En términos generales, la mayoría de las suculentas prefieren luz brillante indirecta.
Las Echeveria son suculentas de roseta de la familia Crassulaceae, originarias de México y del norte de Sudamérica, y son de las plantas más agradecidas que se pueden tener en una terraza mediterránea. Piden mucha luz, un sustrato que drene de verdad y riegos espaciados. Con esas tres cosas resueltas, el resto es mantenimiento.
Los dos fallos que acaban con ellas son siempre los mismos: poca luz, que las estira y las descolora, y agua acumulada en el centro de la roseta o en un sustrato que tarda días en secarse, que las pudre desde el cuello. Ninguno de los dos tiene que ver con el frío ni con la falta de abono, que es donde suele buscarse la causa.

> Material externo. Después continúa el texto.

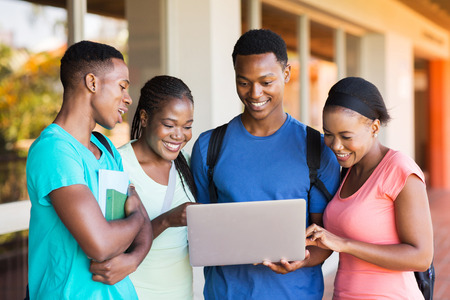 group of modern african university students using laptop Stock Photo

Qué es una Echeveria y con qué se confunde
El género recibe su nombre de Atanasio Echeverría y Godoy, ilustrador botánico mexicano, y reúne alrededor de siglo y medio de especies, además de un número enorme de híbridos de jardinería. Todas comparten la misma estructura: hojas carnosas dispuestas en roseta sobre un tallo corto que se va alargando con los años.
Muchas llevan pruina, esa capa cerosa blanquecina o azulada que cubre la hoja y que actúa como protección frente a la radiación y la pérdida de agua. No se limpia, no se frota y no se moja con manguera a presión: cada huella de dedo queda marcada de forma permanente sobre esa hoja, porque la planta no la regenera.
Se confunden a menudo con otras rosetas. Los Sempervivum son mucho más rústicos, aguantan el frío del interior peninsular sin problemas y son monocárpicos, es decir, la roseta que florece muere. Graptopetalum y Pachyphytum son parientes cercanos y se hibridan con Echeveria (de ahí los xGraptoveria y xPachyveria del comercio). Los Aeonium, canarios, tienen roseta plana sobre tallo leñoso y su ciclo de crecimiento es el opuesto: crecen en invierno y paran en verano.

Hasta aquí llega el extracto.